EAST LANSING - The Michigan State football team left Ann Arbor last fall feeling like it had been robbed - and the Spartans were accomplices in the heist.
After leading Michigan by 17 points in the fourth quarter, Michigan State just lost it - lost its composure, lost the lead, and then lost the game in triple overtime.
"It was there, but we kind of let it get taken away from us," Spartans senior center Chris Morris (Bedford High School) said about the game between the intense in-state rivals.
"It was a terrible feeling, because we had played so well most of the day and put together a lead, but we just didn't close it out.
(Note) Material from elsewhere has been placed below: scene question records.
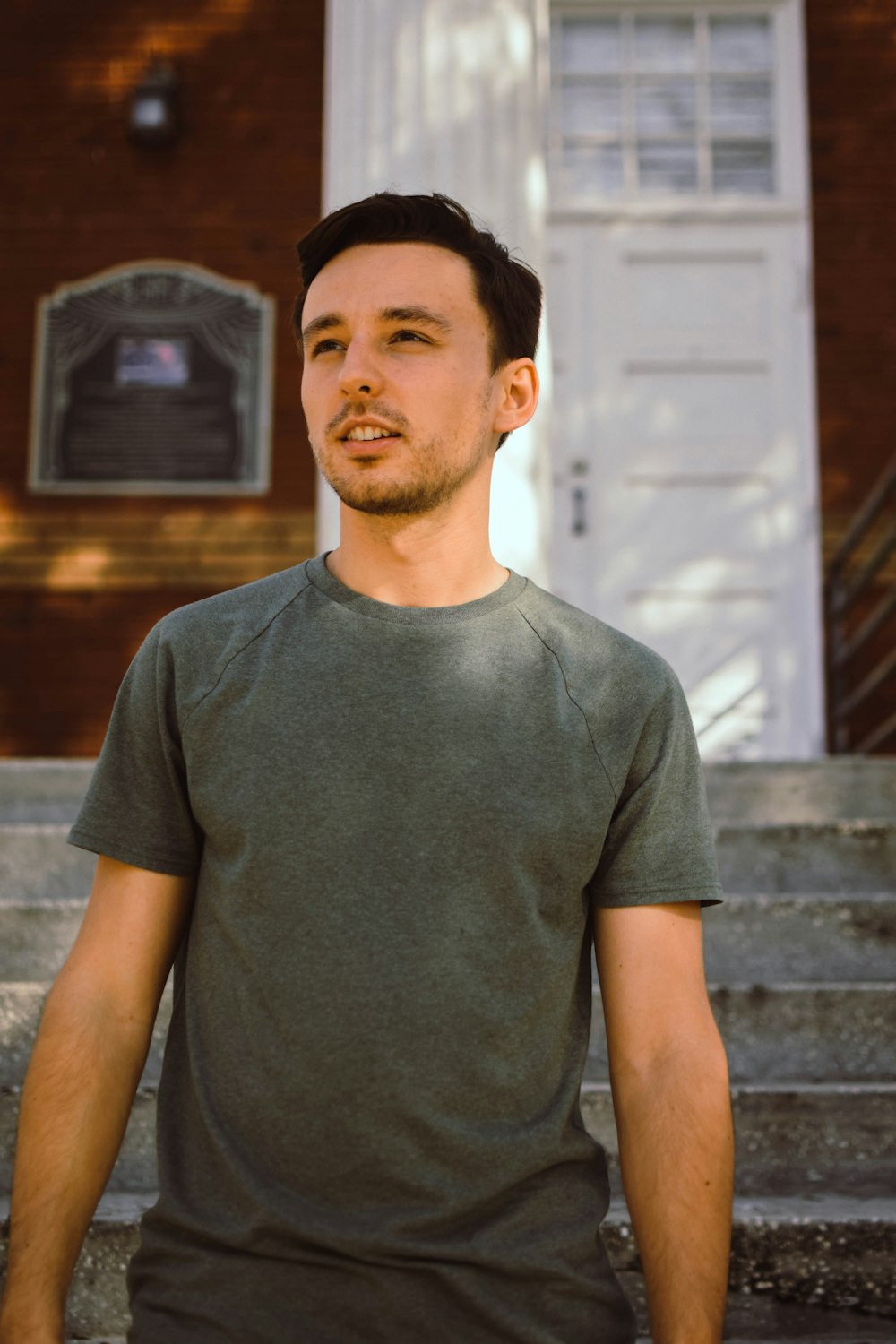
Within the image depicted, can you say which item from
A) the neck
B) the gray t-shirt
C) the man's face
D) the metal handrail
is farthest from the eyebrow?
the metal handrail

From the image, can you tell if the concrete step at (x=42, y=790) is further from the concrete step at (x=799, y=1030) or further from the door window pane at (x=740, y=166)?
the door window pane at (x=740, y=166)

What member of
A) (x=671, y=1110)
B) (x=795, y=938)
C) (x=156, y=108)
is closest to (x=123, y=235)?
(x=156, y=108)

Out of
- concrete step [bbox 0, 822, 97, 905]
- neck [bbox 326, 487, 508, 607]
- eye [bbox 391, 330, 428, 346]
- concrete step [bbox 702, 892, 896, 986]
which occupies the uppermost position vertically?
eye [bbox 391, 330, 428, 346]

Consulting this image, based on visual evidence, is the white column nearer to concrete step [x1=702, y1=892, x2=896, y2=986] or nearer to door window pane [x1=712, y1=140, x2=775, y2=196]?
concrete step [x1=702, y1=892, x2=896, y2=986]

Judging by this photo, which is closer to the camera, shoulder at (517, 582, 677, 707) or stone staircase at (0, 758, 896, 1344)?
shoulder at (517, 582, 677, 707)

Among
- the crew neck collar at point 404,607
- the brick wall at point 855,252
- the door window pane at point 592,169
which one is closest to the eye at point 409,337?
→ the crew neck collar at point 404,607

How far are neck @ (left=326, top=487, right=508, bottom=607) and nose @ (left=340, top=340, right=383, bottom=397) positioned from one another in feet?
0.46

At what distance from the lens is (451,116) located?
3742mm

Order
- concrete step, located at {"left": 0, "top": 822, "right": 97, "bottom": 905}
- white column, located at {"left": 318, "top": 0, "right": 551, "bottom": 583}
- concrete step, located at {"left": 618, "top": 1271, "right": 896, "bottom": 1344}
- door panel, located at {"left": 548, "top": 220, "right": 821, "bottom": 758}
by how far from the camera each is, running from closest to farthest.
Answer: concrete step, located at {"left": 618, "top": 1271, "right": 896, "bottom": 1344}, concrete step, located at {"left": 0, "top": 822, "right": 97, "bottom": 905}, white column, located at {"left": 318, "top": 0, "right": 551, "bottom": 583}, door panel, located at {"left": 548, "top": 220, "right": 821, "bottom": 758}

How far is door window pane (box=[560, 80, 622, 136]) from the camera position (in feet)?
19.9

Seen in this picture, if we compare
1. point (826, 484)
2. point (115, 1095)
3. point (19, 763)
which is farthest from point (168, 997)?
point (826, 484)

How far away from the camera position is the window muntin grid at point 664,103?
6055 millimetres

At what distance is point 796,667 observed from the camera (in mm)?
5699

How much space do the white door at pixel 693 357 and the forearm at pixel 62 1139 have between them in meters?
4.47
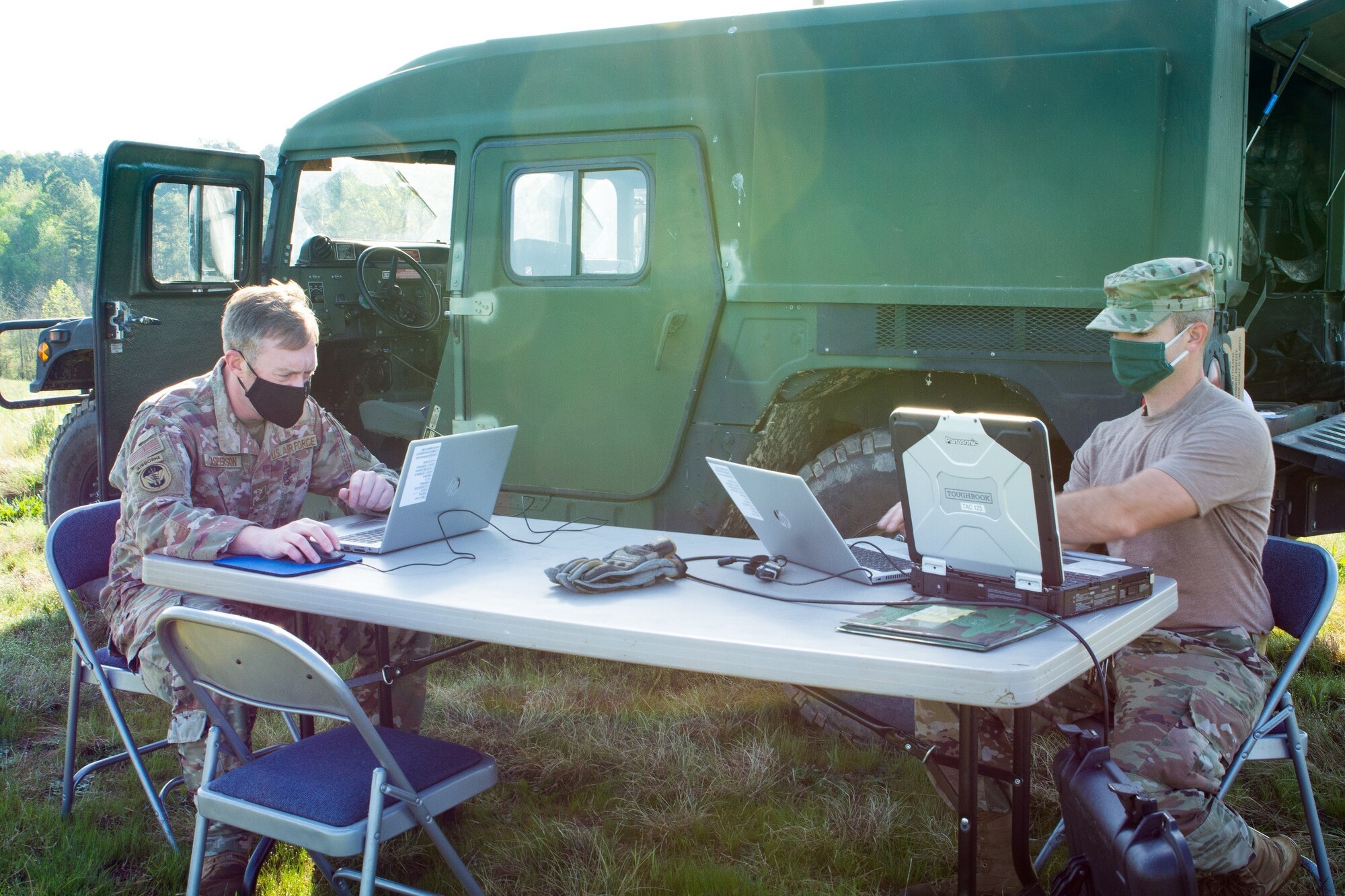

That's been eating at us for a long time."
Michigan State lost four of its final five games in 2004, starting with that collapse against Michigan, and finished 5-7. After that spectacular comeback, the Wolverines went 9-3, won a share of the Big Ten championship, and played in the Rose Bowl.
"A lot of guys were real down, we felt like losing that game there last year really hurt our chances to have a good season," MSU safety Eric Smith said.
"It was hard to deal with for all of us, and remembering how bad we felt, I think a lot of us are using that as motivation this year."
Michigan, which used a field goal and two pass plays to Braylon Edwards to erase that 17-point Spartan lead in less than six minutes, got the eventual game-winner in the third overtime on a 24-yard scoring pass from Chad Henne to Edwards. The Wolverines expect Michigan State to be still smarting from that 45-37 defeat, and when you throw in the rivalry to spice it up even further, things start to boil.
"I'm sure that losing in the triple overtime game gives them extra motivation," Michigan tight end Tyler Ecker said. "And because it's a rivalry game, there is always that extra hatred towards it. They are going to be playing at home and because they are 4-0, they are going to be ready to play us and we need to do the same thing."
Michigan linebacker David Harris said no team wants to dwell on the past or get too wrapped up in what happened in a previous meeting, but he expects a blow like Michigan State suffered last year in Michigan Stadium to linger.
"We put together a great win last year against Michigan State, and I'm pretty sure that's in their minds," Harris said. "They haven't forgotten about it. They pretty much dominated the whole game, and we've got to keep that in mind. They were up 27-10 late in the game and we came back, but we can't get in that predicament this year. We've got to stay in the game mentally and physically."
The Spartans, who just hammered Illinois 61-14 last week as quarterback Drew Stanton threw a school-record five touchdown passes and Michigan State rolled up a record 705 yards of offense, have Michigan's attention. Stanton, who gave the Wolverines fits in the first half of last year's game but missed the second half and the overtimes with an injury, is big, mobile, and leading the Big Ten with almost 300 passing yards per game.
"Drew Stanton is a great player and we'll have our hands full with him," Michigan cornerback Grant Mason said. "But I think we'll do some things that will mean he'll have his hands full figuring out what we're doing."
Michigan senior defensive tackle Pat Massey said the Spartans are not the only ones coming into the showdown highly motivated. The Wolverines, who have won seven of the last 10 against MSU, are unranked and facing a ranked Spartans team for the first time since 1968.
"I'm sure last year's game motivates them, but at the same time, being a defensive player, it motivates me because we didn't play our best game," Massey said. "So I think if you look at last year's film as a defensive player, we've got plenty to prove to ourselves because we didn't play our best game and we want to get another shot at them."
Michigan coach Lloyd Carr, whose team had been ranked as high as No. 3 in the country this year and was the pre-season pick to win a third straight Big Ten title, said he does not anticipate any motivational issues.
"I expect [the players] to respond like the people they are. They're people of character," Carr said. "They are a group of people who want very desperately to be as good as they can be. I don't worry about their attitude, work ethic and their spirit."